Should manufacturers see private labels as a source of new revenue or should they always avoid getting involved with private labels?Private-label brands now account for one of every five items sold...
Should manufacturers see private labels as a source of new revenue or should they always avoid getting involved with private labels?
Private-label brands now account for one of every five items sold in U.S. supermarkets, drug chains, and mass merchandisers. A controversial move by some marketers of major brands is to supply private-label makers. For example, Ralston-Purina, Borden, ConAgra, and Heinz have all admitted to supplying products – sometimes lower in quality – to be used for private labels. Other marketers criticize this strategy, maintaining that these actions, if revealed, may create confusion or even reinforce a perception by consumers that all brands in a category are essentially the same. Choose a side, arguing that manufacturers should feel free to see private labels as a source of new revenue or that national manufacturers should never get involved with private labels.
From an ethical point of view, I see no problem with this. As long as the major labels are adhering to rules about food quality and safety, there is no problem with this. There does not seem to me to be any ethical reason that a company should always sell its product under its own label.

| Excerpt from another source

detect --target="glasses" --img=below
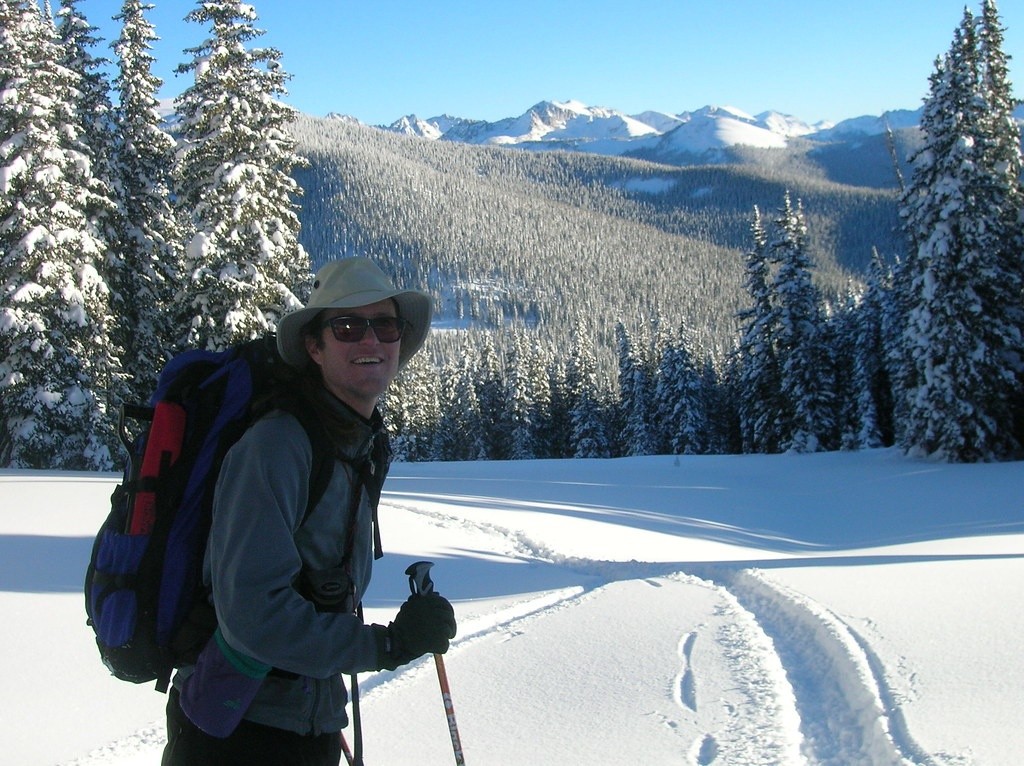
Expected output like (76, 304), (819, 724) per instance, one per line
(321, 314), (404, 343)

From the point of view of profits and the health of the industry as a whole, there is a bigger problem, but not one that I think is that serious. It is true that people might come to see all brands as essentially the same. If this happened, people would stop paying premium prices for brand name goods. Clearly, however, the major labels are not worried about this and it is their brands that would be diluted by these practices. It seems more likely that consumers will simply not remember the issue of private labels and will instead continue to perceive value in the "name brand" goods.